=== TEXT SECTION ===

PCA is probably the most popular dimensionality reduction approach, which attempts to discover a shared representation across domains besides the maximum variance preservation on the new representation. Since PCA does not consider the distribution difference between domains, it does not perform well versus domain adaptation baseline methods. Nevertheless, PCA obtains better performance against NN.

TCA is a novel domain adaptation method that learns common transfer components among domains and maps the original data into the new subspace according to the transferred components. TCA is affected by te following two major restrictions: (1) TCA projects domains into an unsupervised manner and does not consider the label information of source data, and (2) TCA only reduces the marginal distribution difference across domains and does not consider the conditional distribution difference. However, CIDA benefits from the source domain labels in constructing the shared low-dimensional subspace and also discriminates across various classes.

GFK is another well-known DA approach that transfers domains into a shared low-dimensional subspace besides reducing the marginal distribution difference. The main limitation of GFK is the low-sized dimension of the embedded subspace that causes the original data represented inaccurately on the embedded subspace. However, CIDA learns an accurate shared subspace that exactly represents the original data according to the high rank of between class scatter matrix.

=== DATA LISTING ===

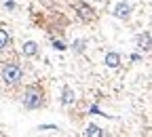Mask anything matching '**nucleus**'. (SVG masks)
I'll list each match as a JSON object with an SVG mask.
<instances>
[{
	"instance_id": "1",
	"label": "nucleus",
	"mask_w": 152,
	"mask_h": 137,
	"mask_svg": "<svg viewBox=\"0 0 152 137\" xmlns=\"http://www.w3.org/2000/svg\"><path fill=\"white\" fill-rule=\"evenodd\" d=\"M23 80V70L17 61H9L0 66V85L7 89H15Z\"/></svg>"
},
{
	"instance_id": "2",
	"label": "nucleus",
	"mask_w": 152,
	"mask_h": 137,
	"mask_svg": "<svg viewBox=\"0 0 152 137\" xmlns=\"http://www.w3.org/2000/svg\"><path fill=\"white\" fill-rule=\"evenodd\" d=\"M21 103L26 110H40L45 108L47 99H45V89L40 85H30L23 89V95H21Z\"/></svg>"
},
{
	"instance_id": "3",
	"label": "nucleus",
	"mask_w": 152,
	"mask_h": 137,
	"mask_svg": "<svg viewBox=\"0 0 152 137\" xmlns=\"http://www.w3.org/2000/svg\"><path fill=\"white\" fill-rule=\"evenodd\" d=\"M74 11H76V15H78V19H80V21H85V23H91V21L97 19L95 9H91L87 2H76V4H74Z\"/></svg>"
},
{
	"instance_id": "4",
	"label": "nucleus",
	"mask_w": 152,
	"mask_h": 137,
	"mask_svg": "<svg viewBox=\"0 0 152 137\" xmlns=\"http://www.w3.org/2000/svg\"><path fill=\"white\" fill-rule=\"evenodd\" d=\"M21 53H23L26 57H36L38 53H40V47H38L34 40H28V42H23V47H21Z\"/></svg>"
},
{
	"instance_id": "5",
	"label": "nucleus",
	"mask_w": 152,
	"mask_h": 137,
	"mask_svg": "<svg viewBox=\"0 0 152 137\" xmlns=\"http://www.w3.org/2000/svg\"><path fill=\"white\" fill-rule=\"evenodd\" d=\"M9 47H11V34H9V30L0 28V53L7 51Z\"/></svg>"
},
{
	"instance_id": "6",
	"label": "nucleus",
	"mask_w": 152,
	"mask_h": 137,
	"mask_svg": "<svg viewBox=\"0 0 152 137\" xmlns=\"http://www.w3.org/2000/svg\"><path fill=\"white\" fill-rule=\"evenodd\" d=\"M129 13H131V7H129L127 2H121L116 9H114V15H116L118 19H127V17H129Z\"/></svg>"
},
{
	"instance_id": "7",
	"label": "nucleus",
	"mask_w": 152,
	"mask_h": 137,
	"mask_svg": "<svg viewBox=\"0 0 152 137\" xmlns=\"http://www.w3.org/2000/svg\"><path fill=\"white\" fill-rule=\"evenodd\" d=\"M106 63H108L110 68H118V66H121V55L114 53V51L106 53Z\"/></svg>"
},
{
	"instance_id": "8",
	"label": "nucleus",
	"mask_w": 152,
	"mask_h": 137,
	"mask_svg": "<svg viewBox=\"0 0 152 137\" xmlns=\"http://www.w3.org/2000/svg\"><path fill=\"white\" fill-rule=\"evenodd\" d=\"M61 103H74V91L70 89V87H64V91H61Z\"/></svg>"
},
{
	"instance_id": "9",
	"label": "nucleus",
	"mask_w": 152,
	"mask_h": 137,
	"mask_svg": "<svg viewBox=\"0 0 152 137\" xmlns=\"http://www.w3.org/2000/svg\"><path fill=\"white\" fill-rule=\"evenodd\" d=\"M87 137H104V129L97 125H89L87 127Z\"/></svg>"
},
{
	"instance_id": "10",
	"label": "nucleus",
	"mask_w": 152,
	"mask_h": 137,
	"mask_svg": "<svg viewBox=\"0 0 152 137\" xmlns=\"http://www.w3.org/2000/svg\"><path fill=\"white\" fill-rule=\"evenodd\" d=\"M137 42H140V47H142V44H144V49H146V51H148V49H150V34H148V32H146V34H144V36H140V38H137Z\"/></svg>"
},
{
	"instance_id": "11",
	"label": "nucleus",
	"mask_w": 152,
	"mask_h": 137,
	"mask_svg": "<svg viewBox=\"0 0 152 137\" xmlns=\"http://www.w3.org/2000/svg\"><path fill=\"white\" fill-rule=\"evenodd\" d=\"M85 49H87V42H85V40H76V42H74V51H76V53H83Z\"/></svg>"
},
{
	"instance_id": "12",
	"label": "nucleus",
	"mask_w": 152,
	"mask_h": 137,
	"mask_svg": "<svg viewBox=\"0 0 152 137\" xmlns=\"http://www.w3.org/2000/svg\"><path fill=\"white\" fill-rule=\"evenodd\" d=\"M53 47H55L57 51H66V44H64L61 40H53Z\"/></svg>"
}]
</instances>
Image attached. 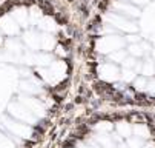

===

→ **WHAT THE TASK ASKS**
Revise the domain adaptation text between "TCA is a novel" and "across various classes.", inclusive, so that "transfer components" reads "shared components" instead. Rely only on the text about domain adaptation methods, not on the material.

→ **EXERCISE ANSWER**
TCA is a novel domain adaptation method that learns common shared components among domains and maps the original data into the new subspace according to the transferred components. TCA is affected by te following two major restrictions: (1) TCA projects domains into an unsupervised manner and does not consider the label information of source data, and (2) TCA only reduces the marginal distribution difference across domains and does not consider the conditional distribution difference. However, CIDA benefits from the source domain labels in constructing the shared low-dimensional subspace and also discriminates across various classes.